Marco Menale intervista Angelo Vulpiani per parlare del libro “A Random Walk in Physics”, scritto assieme a Massimo Cencini, Andrea Puglisi e Davide Vergni.
Angelo Vulpiani è professore di Fisica Teorica presso l’Università degli Studi di Roma “La Sapienza”. I suoi interessi di ricerca riguardano caos, turbolenza e meccanica statistica. A lui si aggiungono altri tre autori, prima suoi tesisti e dottorandi, e ora collaboratori. Massimo Cencini e Andrea Puglisi sono ricercatori dell’Istituto dei sistemi complessi del CNR. Cencini si occupa principalmente di turbolenza e fluidodinamica, mentre Puglisi di meccanica statistica di non equilibrio. Il quarto autore è Davide Vergni dell’Istituto per le Applicazioni del Calcolo “Mauro Picone” del CNR. Si occupa di matematica applicata, dai modelli finanziari (modelli di gestione del debito pubblico, in collaborazione con il Ministero del Tesoro) ai sistemi biologici (analisi dei network biologici con applicazioni mediche, in collaborazione con diversi centri di ricerca ospedalieri).

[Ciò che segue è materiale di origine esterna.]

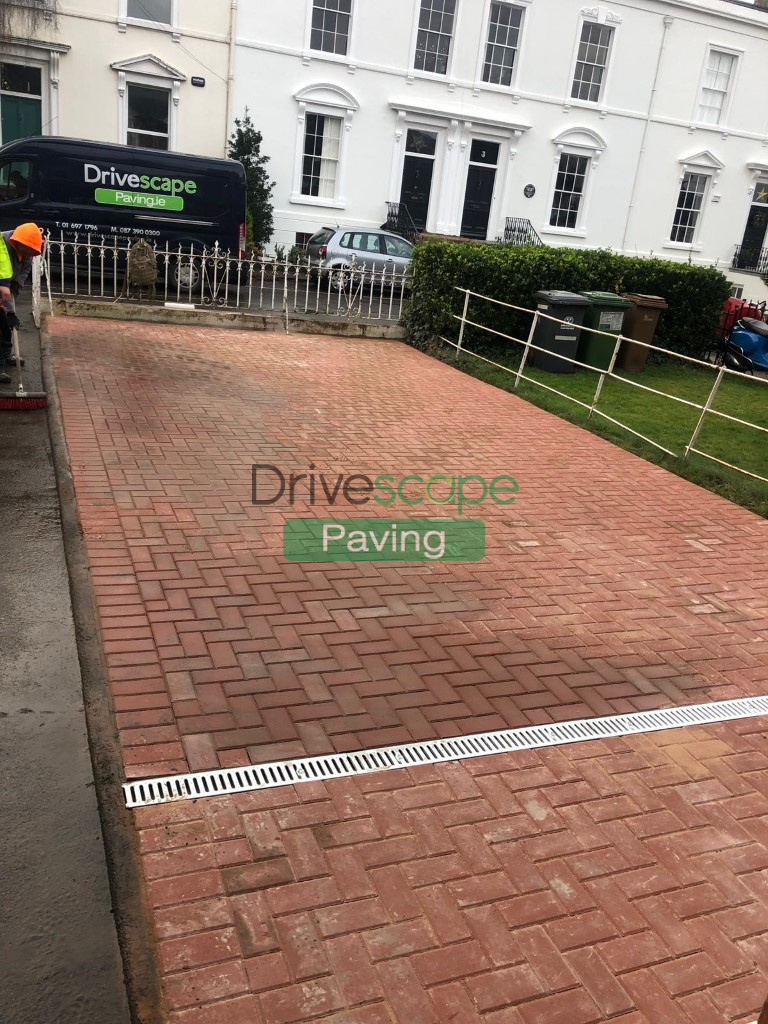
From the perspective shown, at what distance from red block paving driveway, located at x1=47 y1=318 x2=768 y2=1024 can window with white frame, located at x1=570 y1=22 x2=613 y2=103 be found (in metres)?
21.5

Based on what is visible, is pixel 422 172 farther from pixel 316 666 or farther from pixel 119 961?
pixel 119 961

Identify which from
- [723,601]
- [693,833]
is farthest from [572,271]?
[693,833]

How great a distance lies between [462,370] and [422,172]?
13.7 m

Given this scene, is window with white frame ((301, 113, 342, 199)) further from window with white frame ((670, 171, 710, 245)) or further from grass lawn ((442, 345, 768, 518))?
window with white frame ((670, 171, 710, 245))

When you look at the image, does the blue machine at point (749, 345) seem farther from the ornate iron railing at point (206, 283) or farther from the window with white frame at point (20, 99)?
the window with white frame at point (20, 99)

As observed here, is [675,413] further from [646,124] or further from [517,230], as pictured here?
[646,124]

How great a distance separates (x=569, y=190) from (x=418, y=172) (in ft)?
17.3

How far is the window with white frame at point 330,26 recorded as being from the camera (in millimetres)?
21516

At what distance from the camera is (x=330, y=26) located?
21.7 m

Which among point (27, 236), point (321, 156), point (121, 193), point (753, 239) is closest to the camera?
point (27, 236)

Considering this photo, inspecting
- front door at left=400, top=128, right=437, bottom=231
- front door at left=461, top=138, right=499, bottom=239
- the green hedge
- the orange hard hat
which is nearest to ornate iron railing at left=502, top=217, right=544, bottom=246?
front door at left=461, top=138, right=499, bottom=239

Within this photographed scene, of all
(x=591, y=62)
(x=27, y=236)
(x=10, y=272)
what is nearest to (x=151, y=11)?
(x=591, y=62)

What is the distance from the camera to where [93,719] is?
3.71 m

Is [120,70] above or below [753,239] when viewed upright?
above
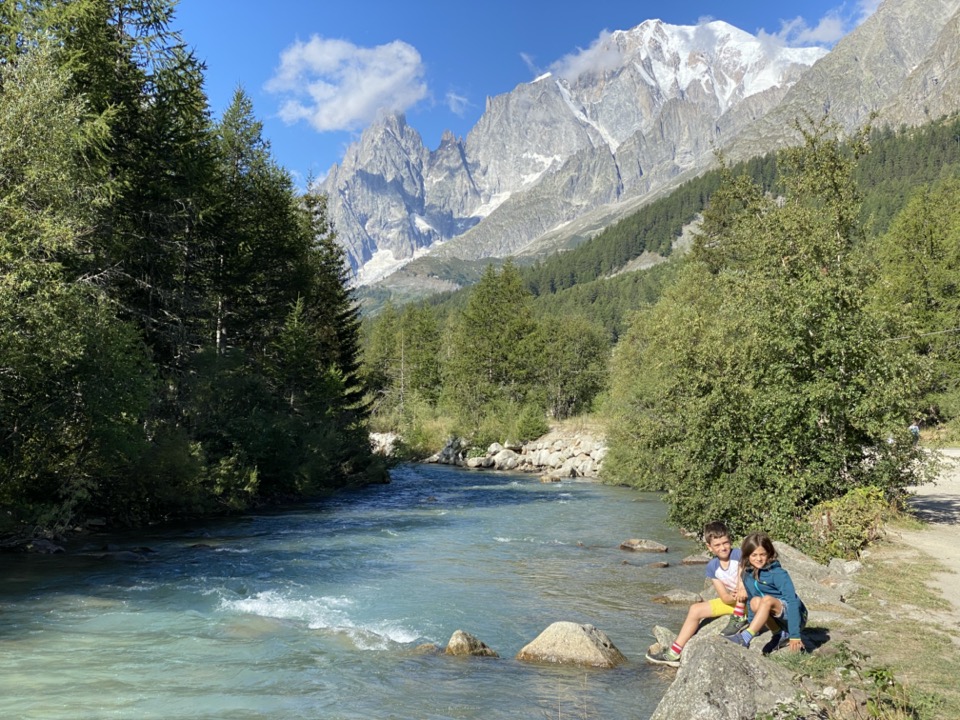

Marco Menale: Ciao, Angelo. Partiamo dal titolo. Perché avete scelto Random Walk?
Angelo Vulpiani: In fisica la random walk (passeggiata aleatoria in italiano) è una semplificazione del moto browniano. Tuttavia con Random Walk intendiamo i possibili percorsi che il libro consente di fare al lettore tra diversi argomenti della fisica e la loro storia. Ciascun percorso definisce una particolare successione dei capitoli. E per questo nelle prime pagine abbiamo inserito un grafo (figura 1) con le possibili scelte. Ma sono da intendersi come suggerimenti. Il lettore può leggere il libro come vuole. Inoltre abbiamo scelto l’ordine alfabetico per i temi dei capitoli così da evitare qualsiasi forma di gerarchia.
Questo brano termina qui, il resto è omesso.